***** EXTRACTED MATERIAL

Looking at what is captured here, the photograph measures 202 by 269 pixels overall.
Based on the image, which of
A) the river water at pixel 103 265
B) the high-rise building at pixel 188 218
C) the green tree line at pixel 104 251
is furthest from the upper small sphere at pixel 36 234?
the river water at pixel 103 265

**********

GOAL OF THE EXERCISE: Return every line of the records above word for word, without changing or leaving out anything.

ANSWER TO THIS EXERCISE:
Looking at what is captured here, the photograph measures 202 by 269 pixels overall.
Based on the image, which of
A) the river water at pixel 103 265
B) the high-rise building at pixel 188 218
C) the green tree line at pixel 104 251
is furthest from the upper small sphere at pixel 36 234?
the river water at pixel 103 265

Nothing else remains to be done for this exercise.